■ Aim of the exercise:
Tell how many lines of the material below hold "custom". The reply is that number alone.

■ Extracted data:
========================================

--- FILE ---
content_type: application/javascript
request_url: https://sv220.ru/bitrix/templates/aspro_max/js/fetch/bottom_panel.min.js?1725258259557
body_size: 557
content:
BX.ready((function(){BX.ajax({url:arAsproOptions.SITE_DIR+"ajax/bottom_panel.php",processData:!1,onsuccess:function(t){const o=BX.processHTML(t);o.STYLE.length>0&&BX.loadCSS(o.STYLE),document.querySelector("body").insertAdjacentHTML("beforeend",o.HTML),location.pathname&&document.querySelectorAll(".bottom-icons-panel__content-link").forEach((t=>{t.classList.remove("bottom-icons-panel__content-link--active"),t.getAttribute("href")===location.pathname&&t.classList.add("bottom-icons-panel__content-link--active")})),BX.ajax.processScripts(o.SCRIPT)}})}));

========================================

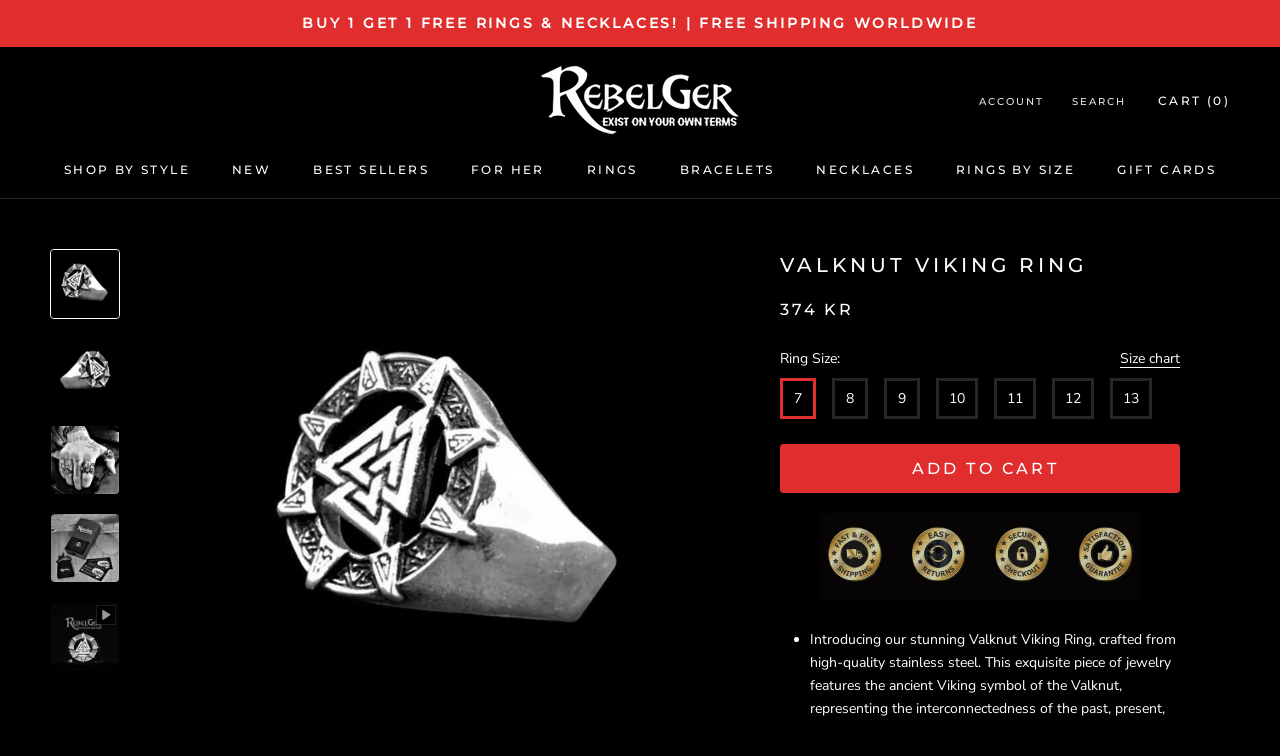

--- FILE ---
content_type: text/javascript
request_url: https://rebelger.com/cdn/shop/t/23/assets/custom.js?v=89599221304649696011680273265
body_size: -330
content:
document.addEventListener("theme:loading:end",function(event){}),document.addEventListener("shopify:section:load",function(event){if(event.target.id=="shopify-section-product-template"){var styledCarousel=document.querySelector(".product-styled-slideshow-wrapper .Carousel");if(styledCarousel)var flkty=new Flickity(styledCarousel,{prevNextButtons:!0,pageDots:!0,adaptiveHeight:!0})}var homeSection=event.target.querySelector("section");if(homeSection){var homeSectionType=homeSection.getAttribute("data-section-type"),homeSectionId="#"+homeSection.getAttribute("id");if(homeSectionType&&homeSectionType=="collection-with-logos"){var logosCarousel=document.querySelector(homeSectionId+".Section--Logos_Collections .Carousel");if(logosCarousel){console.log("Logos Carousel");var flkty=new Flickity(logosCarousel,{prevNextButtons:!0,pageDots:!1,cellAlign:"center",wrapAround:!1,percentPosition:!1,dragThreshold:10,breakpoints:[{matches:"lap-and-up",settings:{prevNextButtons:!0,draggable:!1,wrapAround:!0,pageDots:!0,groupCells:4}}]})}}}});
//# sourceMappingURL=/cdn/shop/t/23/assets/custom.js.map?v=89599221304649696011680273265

========================================

■ Completed exercise:
2